Knight Frank also warned that the upcoming completion of supply on sites sold by the state since 2011 - in places such as Kaki Bukit, Ubi and Yishun - will further add pressure to high vacancies. Based on URA statistics, as at end-Q2 2013, the islandwide vacancy for total private-sector factory space stood at 8.5 per cent, up from 7.6 per cent a year earlier. A more detailed breakdown shows that business park space posted the highest vacancy rate of 21.7 per cent at end-Q2 2013, followed by 10.9 per cent for multiple-user and 6.5 per cent for single-user factories.

Also weighing on prospects for Singapore's industrial property market is competition from across the Causeway, given that higher operating costs in Singapore could dampen business viability for specific industrial clusters.

"Amid growing investment interest in the Iskandar region, Malaysia is seen as the 'next best' alternative to industrialists, due to its proximity to Singapore and lower cost.

"As Iskandar Malaysia fosters ease of doing business and resolves outstanding issues such as cross-border taxation, there could be an outflow of industrial establishments to this region.

"Singapore could face competition retaining and attracting industrial space users in the near future," Knight Frank said.

URA statistics show that as at end-June 2013, there was pipeline supply of 46.1 million square feet of private-sector factory space in Singapore due for completion by end-2016 - 15.6 per cent of the completed stock of 296.1 million square feet at the same date.

Based on Colliers International data, the average monthly gross rents of ground and upper floor high-specification industrial space dipped 0.3 per cent and one per cent quarter on quarter to $3.29 per square foot (psf) and $2.95 psf respectively in Q3 this year.

Colliers' executive director Tan Boon Leong said the government's stricter enforcement on legitimate use of industrial premises and weaker sentiment in view of softer economic indicators have led to sluggish take-up of high-tech space.

However, for prime conventional industrial space, the average gross monthly rent increased 1.2 per cent quarter on quarter to $2.52 psf for ground-floor space and 0.9 per cent to $2.20 psf on upper floors.

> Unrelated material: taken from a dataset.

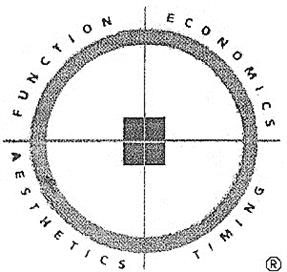 Товарный знак №166995 FUNCTION ECONOMICS AESTHETICS TIMING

This was supported by lease renewals and higher rents sought by landlords who have paid high prices for their properties in recent years. The average rent for prime conventional warehouse space too inched up 0.8 per cent quarter on quarter to $2.64 psf for ground-floor space and 0.5 per cent to $2.16 psf on upper floors.

The only segment where rents were unchanged was business park space. For the second consecutive quarter, the average rent stayed put at $4.04 psf.

"While landlords of newer buildings sought higher rents, owners of some older business park buildings faced downward rent pressure due to an increase in vacant space following the relocation of tenants to new premises," said Mr Tan.

As well, the quarter saw the completion of new buildings such as Sandcrawler and the neighbouring Nexus@one-north - in Fusionopolis. As a result, there was an overall increase in supply, which kept rent growth for business parks on the whole in check.

CBRE executive director Michael Tay noted competition from new projects is driving a number of landlords of older business park buildings to refurbish their properties.

Major leasing deals in Q3 include those of Fox International (brokered by CBRE) and Fujitsu (handled by Jones Lang LaSalle) for 24,000 sq ft and 35,000 sq ft respectively at Nexus. At Sandcrawler, talks are going on to lease out three floors totalling 70,000 sq ft.